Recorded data
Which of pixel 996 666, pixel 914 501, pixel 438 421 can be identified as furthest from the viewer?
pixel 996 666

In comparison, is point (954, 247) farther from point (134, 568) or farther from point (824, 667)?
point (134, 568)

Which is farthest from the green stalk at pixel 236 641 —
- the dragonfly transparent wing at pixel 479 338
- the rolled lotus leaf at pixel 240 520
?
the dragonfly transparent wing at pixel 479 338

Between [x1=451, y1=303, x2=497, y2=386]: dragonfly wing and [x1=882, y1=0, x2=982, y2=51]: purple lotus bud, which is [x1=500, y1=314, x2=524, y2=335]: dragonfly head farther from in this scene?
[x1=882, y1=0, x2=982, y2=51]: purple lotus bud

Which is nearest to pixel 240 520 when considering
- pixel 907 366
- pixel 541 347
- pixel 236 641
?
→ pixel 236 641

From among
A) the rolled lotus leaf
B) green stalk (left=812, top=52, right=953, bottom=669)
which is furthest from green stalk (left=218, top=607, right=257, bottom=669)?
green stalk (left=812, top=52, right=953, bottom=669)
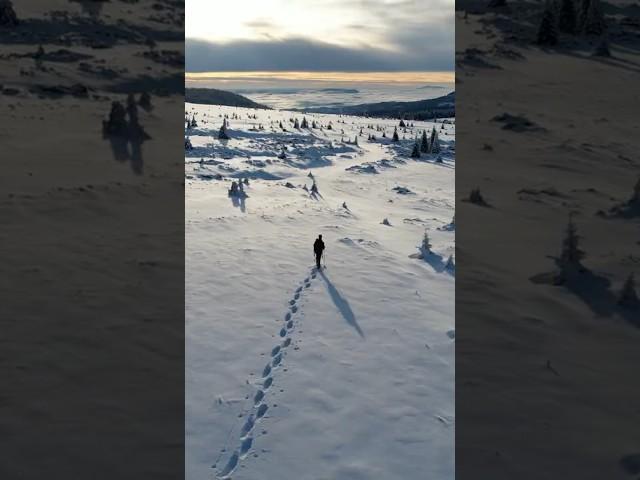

What to produce: Quote all of the records above word for word, leaving out the pictures.

Worked answer:
Which of pixel 996 666, pixel 914 501, pixel 438 421 can be identified as furthest from the viewer?
pixel 996 666

In comparison, is point (954, 247) farther from point (134, 568) or farther from point (824, 667)?
point (134, 568)

Which is farthest from the green stalk at pixel 236 641 —
- the dragonfly transparent wing at pixel 479 338
- the rolled lotus leaf at pixel 240 520
?
the dragonfly transparent wing at pixel 479 338

Between [x1=451, y1=303, x2=497, y2=386]: dragonfly wing and [x1=882, y1=0, x2=982, y2=51]: purple lotus bud, which is [x1=500, y1=314, x2=524, y2=335]: dragonfly head farther from in this scene?
[x1=882, y1=0, x2=982, y2=51]: purple lotus bud

Which is nearest to pixel 240 520 when considering
- pixel 907 366
- pixel 541 347
- pixel 236 641
?
→ pixel 236 641

From among
A) the rolled lotus leaf
B) green stalk (left=812, top=52, right=953, bottom=669)
which is furthest from green stalk (left=218, top=607, right=257, bottom=669)?
green stalk (left=812, top=52, right=953, bottom=669)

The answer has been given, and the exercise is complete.